** Opening Input data block **

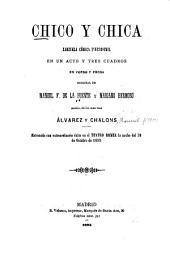 Chico y chica: zarzuela cómica inverosímil en un acto y tres cuadros, en verso y prosa, Volumen 35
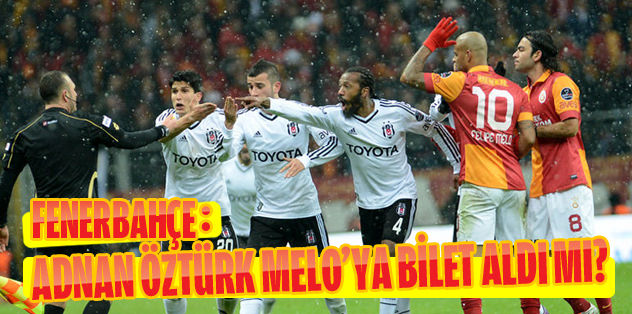 F.Bahçe: Adnan Öztürk, Melo'ya uçak bileti aldı mı?
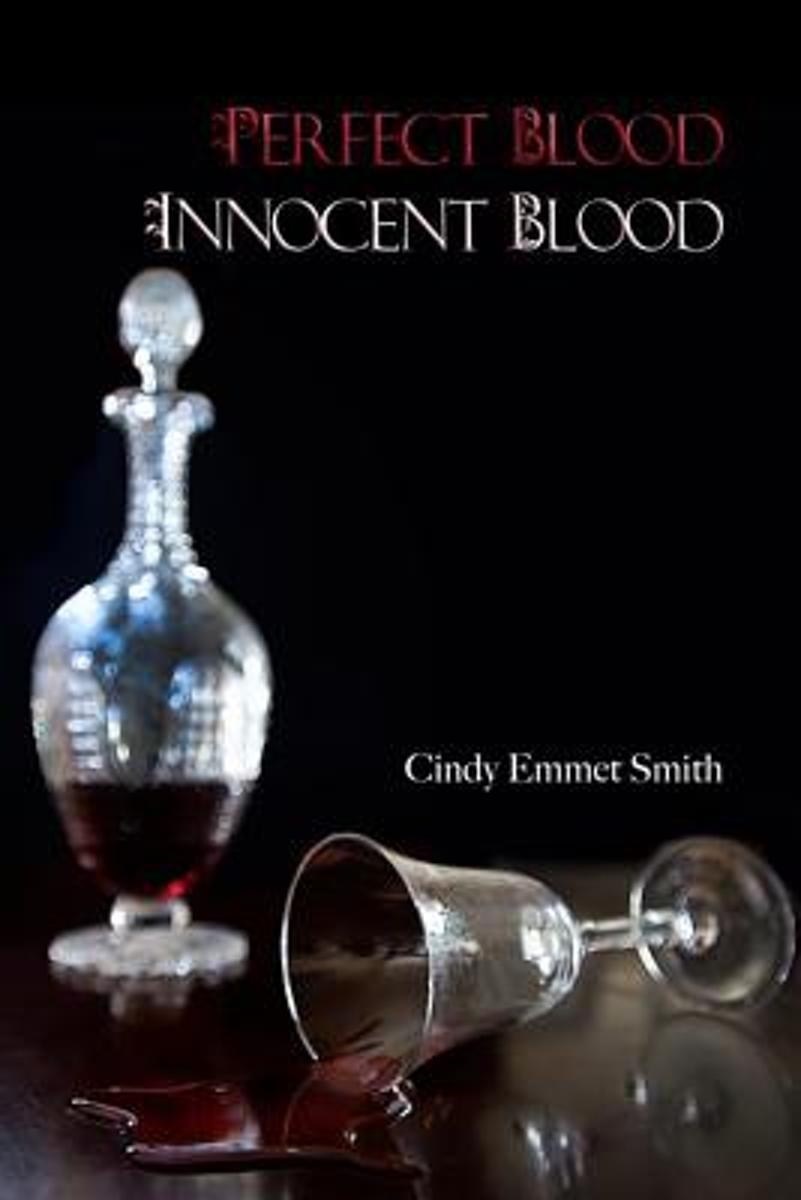 Perfect Blood Innocent Blood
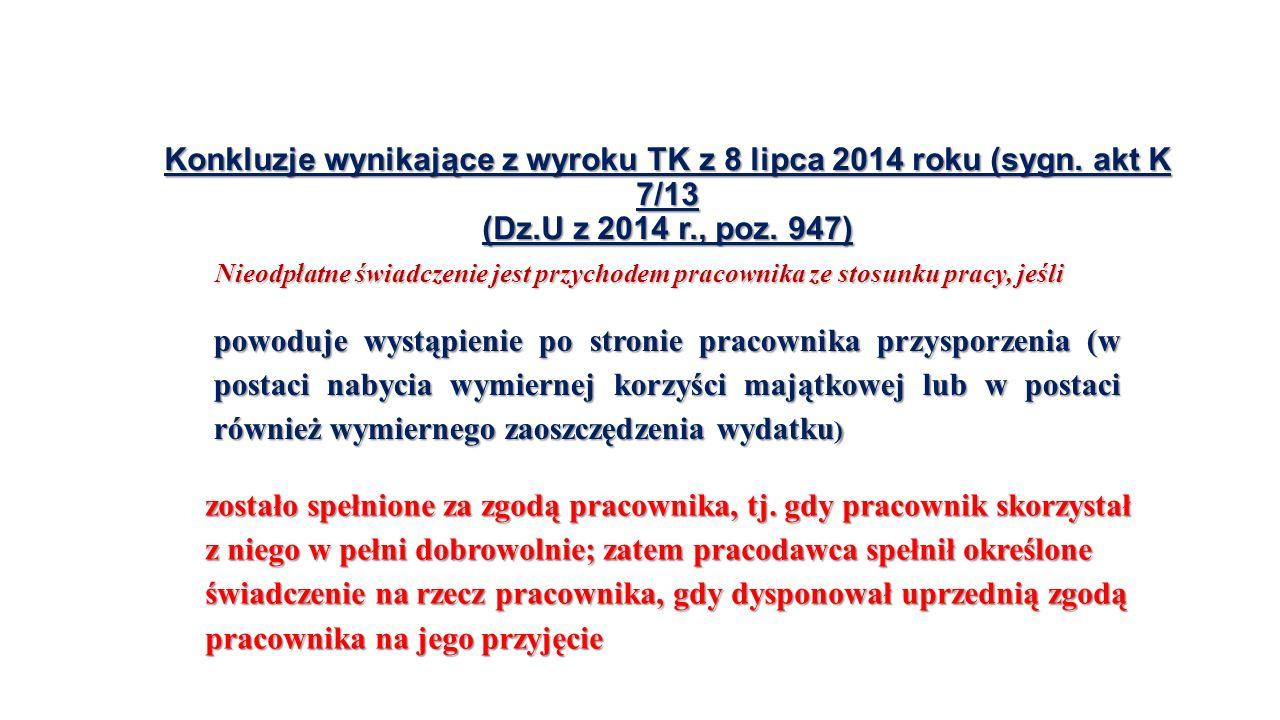 Konkluzje wynikające z wyroku TK z 8 lipca 2014 roku (sygn.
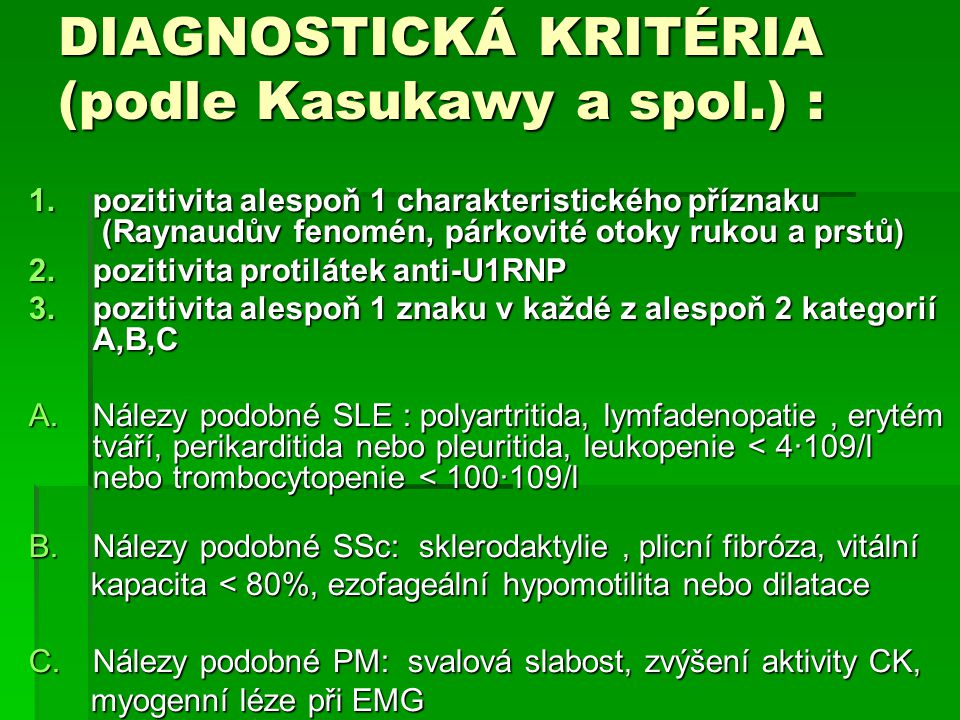 DIAGNOSTICKÁ KRITÉRIA (podle Kasukawy a spol.) : 1.pozitivita alespoň 1 charakteristického příznaku (Raynaudův fenomén, párkovité otoky rukou a prstů)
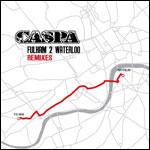 "Caspa/FULHAM 2 WATERLOO RMX'S 12"""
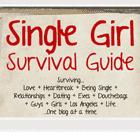 The Single Girl Survival Guide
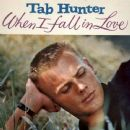 Tab Hunter - When I Fall in Love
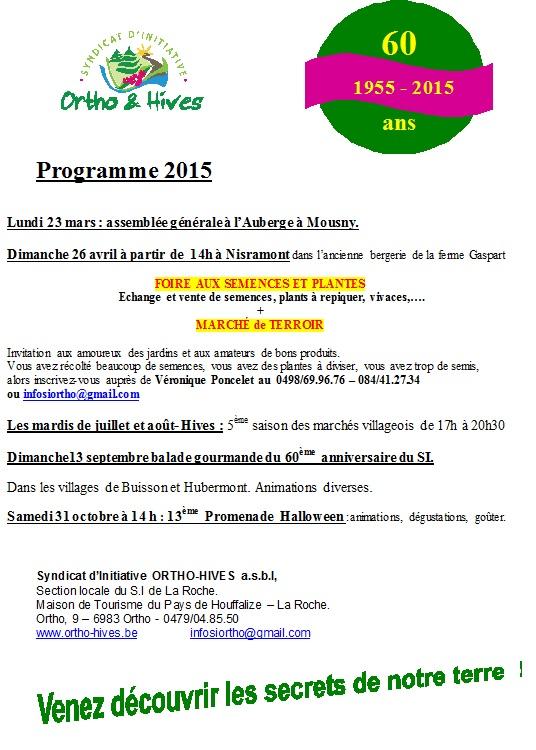 Activités  2015 à Ortho et Hives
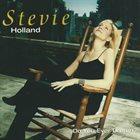 STEVIE HOLLAND Do You Ever Dream album cover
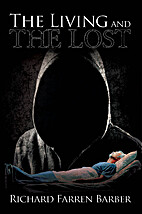 The Living and The Lost by Richard Farren…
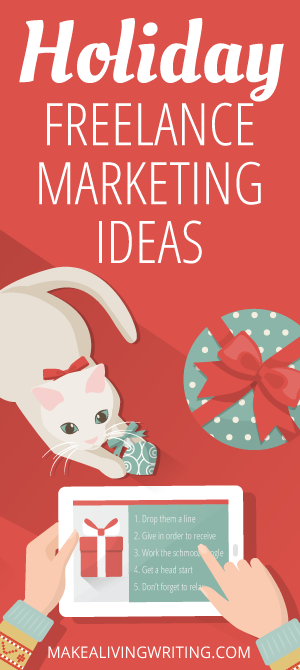 4 creative freelance marketing ideas for the holidays. Makealivingwriting.com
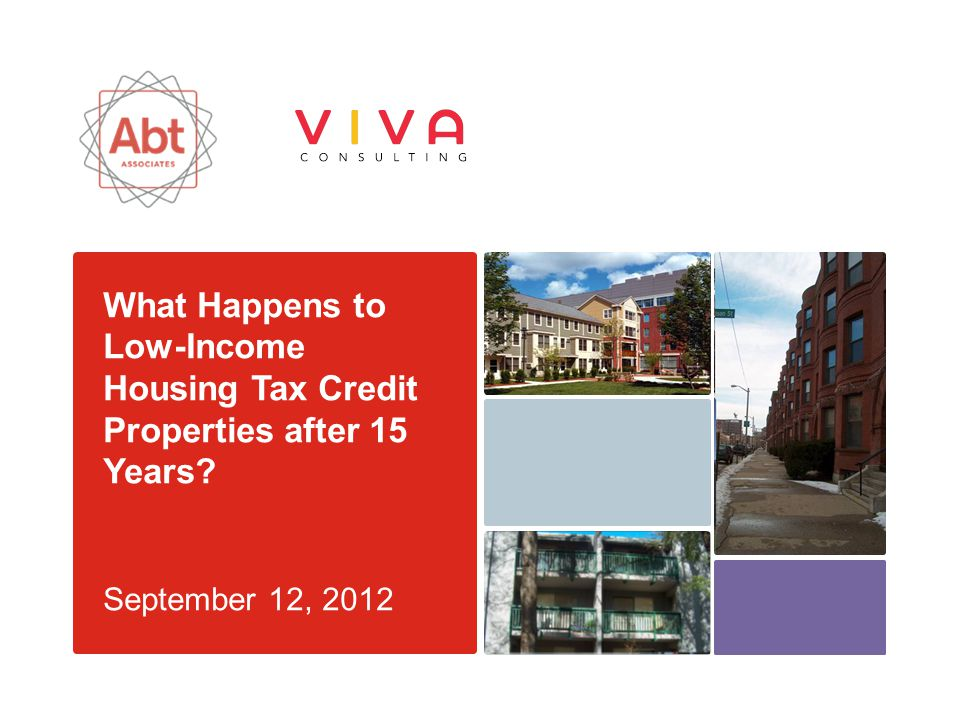 What Happens to Low-Income Housing Tax Credit Properties after 15 Years? September 12, 2012
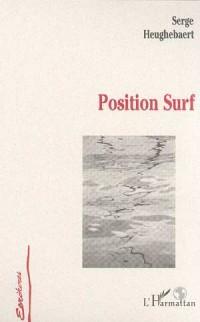 Position surf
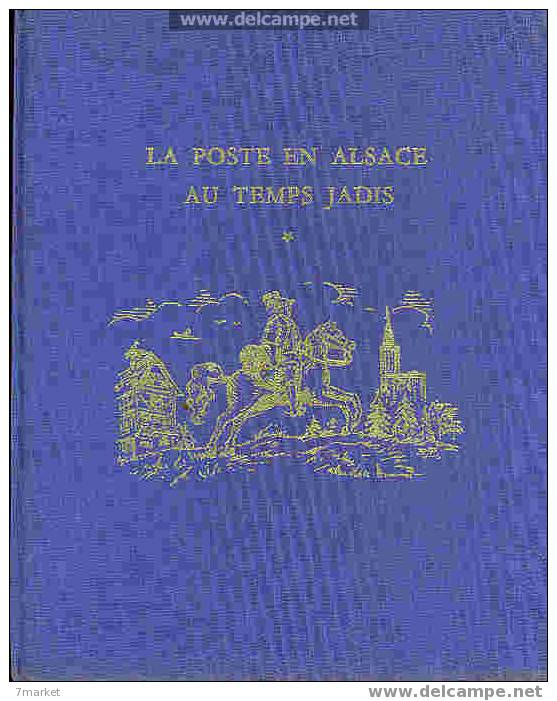 AX  MICHEL DUPOUY - LA POSTE EN ALSACE AU TEMPS JADIS, JUSQU´A LA REVOLUTION DE 1789  /  1963 - Littérature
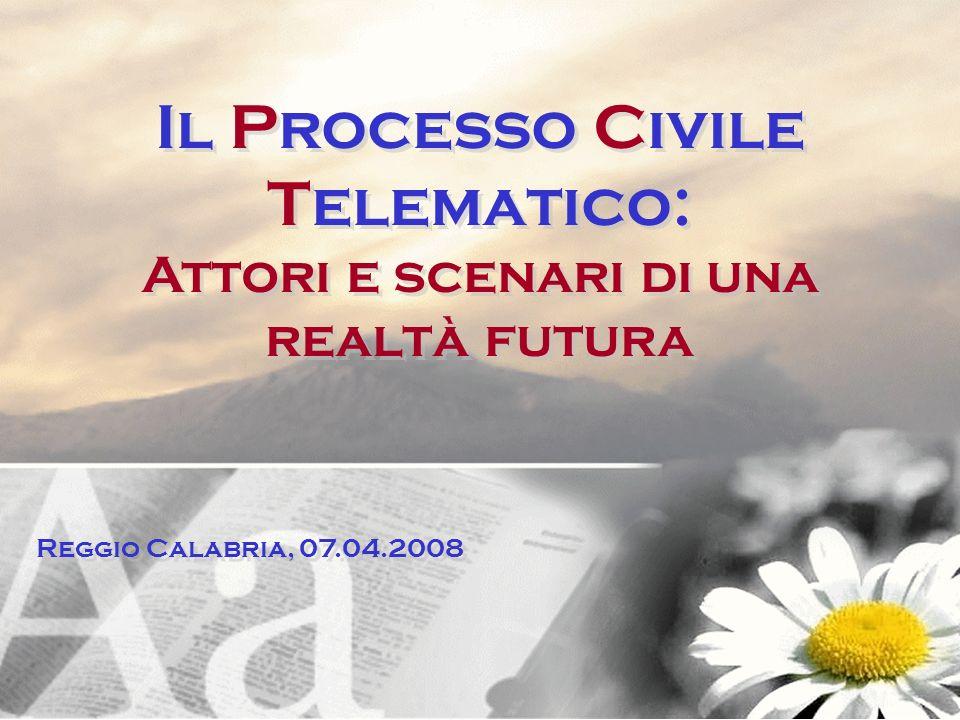 Il Processo Civile Telematico: Attori e scenari di una realtà futura Il Processo Civile Telematico: Attori e scenari di una realtà futura Reggio Calab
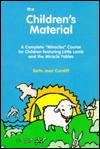 The Childrens Material: A Complete Miracles Course for Children  by  Joan Cundiff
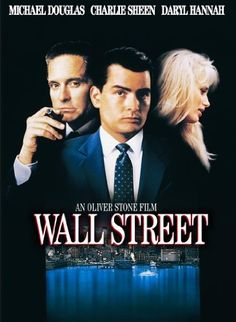 """Wall Street starring Michael Douglas, Charlie Sheen, Daryl Hannah.  An impatient young stockbroker tries to rise to the top by adopting the credo """"greed is good"""" from his mentor, only to find his life falling to pieces in the process. Amazon Affiliate Link."""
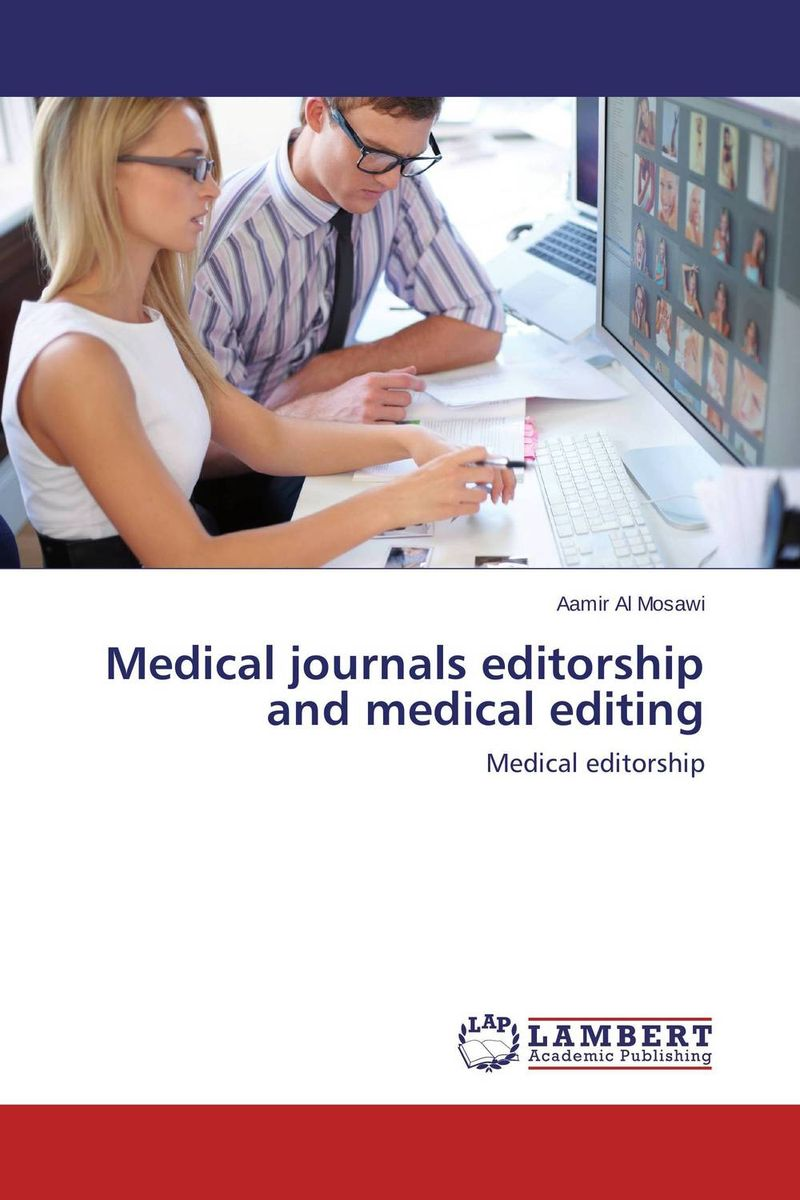 Medical journals editorship and medical editing aamir al mosawi medical journals editorship and medical editing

** Closing Input data block **

### What is needed:
Each record is to be written out exactly. No picture goes in.

### Solution for this task:
 Chico y chica: zarzuela cómica inverosímil en un acto y tres cuadros, en verso y prosa, Volumen 35
 F.Bahçe: Adnan Öztürk, Melo'ya uçak bileti aldı mı?
 Perfect Blood Innocent Blood
 Konkluzje wynikające z wyroku TK z 8 lipca 2014 roku (sygn.
 DIAGNOSTICKÁ KRITÉRIA (podle Kasukawy a spol.) : 1.pozitivita alespoň 1 charakteristického příznaku (Raynaudův fenomén, párkovité otoky rukou a prstů)
 "Caspa/FULHAM 2 WATERLOO RMX'S 12"""
 The Single Girl Survival Guide
 Tab Hunter - When I Fall in Love
 Activités  2015 à Ortho et Hives
 STEVIE HOLLAND Do You Ever Dream album cover
 The Living and The Lost by Richard Farren…
 4 creative freelance marketing ideas for the holidays. Makealivingwriting.com
 What Happens to Low-Income Housing Tax Credit Properties after 15 Years? September 12, 2012
 Position surf
 AX  MICHEL DUPOUY - LA POSTE EN ALSACE AU TEMPS JADIS, JUSQU´A LA REVOLUTION DE 1789  /  1963 - Littérature
 Il Processo Civile Telematico: Attori e scenari di una realtà futura Il Processo Civile Telematico: Attori e scenari di una realtà futura Reggio Calab
 The Childrens Material: A Complete Miracles Course for Children  by  Joan Cundiff
 """Wall Street starring Michael Douglas, Charlie Sheen, Daryl Hannah.  An impatient young stockbroker tries to rise to the top by adopting the credo """"greed is good"""" from his mentor, only to find his life falling to pieces in the process. Amazon Affiliate Link."""
 Medical journals editorship and medical editing aamir al mosawi medical journals editorship and medical editing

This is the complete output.